Колесницы растянулись полумесяцем. Возницы защёлкали вожжами, погоняя коней. Мы перестроились в клин, опустились на одно колено. Первый ряд выставил копья, второй поднял щиты над головами. Колесницы промчались мимо, окатив нас пылью и стрелами. Рваться дальше к переправе не стали, побоявшись оказаться меж двух огней, развернулись по широкой дуге и остановились. Лошадь не машина, более трёх раз за бой её в галоп не поднимешь. Персы решили поберечь силы и подождать, когда подойдёт пехота.
Нам ждать персидскую пехоту надобности не было, мы поднялись и продолжили движение к переправе. Уже возле канала колесницы вновь попытались атаковать. На этот раз к ним на помощь успели подойти хабиру. Значит, госпожа Ламмасу в чём-то была права. Хабиру действительно грабили караваны, но делали это с одной целью — привлечь внимание, выманить нас на себя и уничтожить. Их было сотни четыре, вооружение то же, что и раньше — топоры и фалькаты. Для поддержания порядка в толпе рабов этого достаточно, а против спартанцев — ни о чём.
Однако смелости им было не занимать. Едва мы успели перестроиться, они навалились на нас толпой, и с остервенением принялись рубить щиты. Металлическая оболочка гоплонов [36] не выдерживала и прогибалась. Устоять под такой яростью было трудно, и мы начали пятиться. Если бы хабиру догадались удлинить фронт, никакая выучка нас не спасла бы. Но они не догадались, а вернее, что-то сдерживало их. Они давили на центр строя, пытаясь продавить его своей массой, однако на фланги не шли.

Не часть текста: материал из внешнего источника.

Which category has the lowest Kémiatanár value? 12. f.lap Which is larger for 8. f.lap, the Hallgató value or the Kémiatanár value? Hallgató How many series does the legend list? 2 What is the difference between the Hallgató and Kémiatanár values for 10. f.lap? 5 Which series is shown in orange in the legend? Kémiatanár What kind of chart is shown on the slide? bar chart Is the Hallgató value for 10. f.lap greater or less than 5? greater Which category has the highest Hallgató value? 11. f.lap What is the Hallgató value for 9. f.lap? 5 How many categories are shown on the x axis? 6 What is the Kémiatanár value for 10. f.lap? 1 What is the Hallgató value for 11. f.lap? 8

На помощь к нам двинулась ещё сотня гоплитов. Их попытались взять в оборот колесницы; подлетели, закружили карусель, осыпали стрелами, но идти на сближение не осмелились и отступили. Хабиру тоже начали отступать. Они отхлынули, огрызаясь, встали на расстоянии, и скалили зубы. Старшей среди них была всё та же тётка, которая отбирала рабов на убой. Она стояла позади своих псов, возвышаясь над ними почти на голову, и что-то говорила. Её слушали и подчинялись.
Мы переправились на другой берег канала. Последними шли плотники из местных, сбивали доски настила и подрубали опоры. До следующей переправы было полдня пути, персам придётся сделать солидный крюк, значит, до Вавилона мы доберемся раньше. И всё равно надо поторопиться. Очень хочется посмотреть в золотые глазки госпожи Ламмасу и спросить, что здесь делают войска Артаксеркса.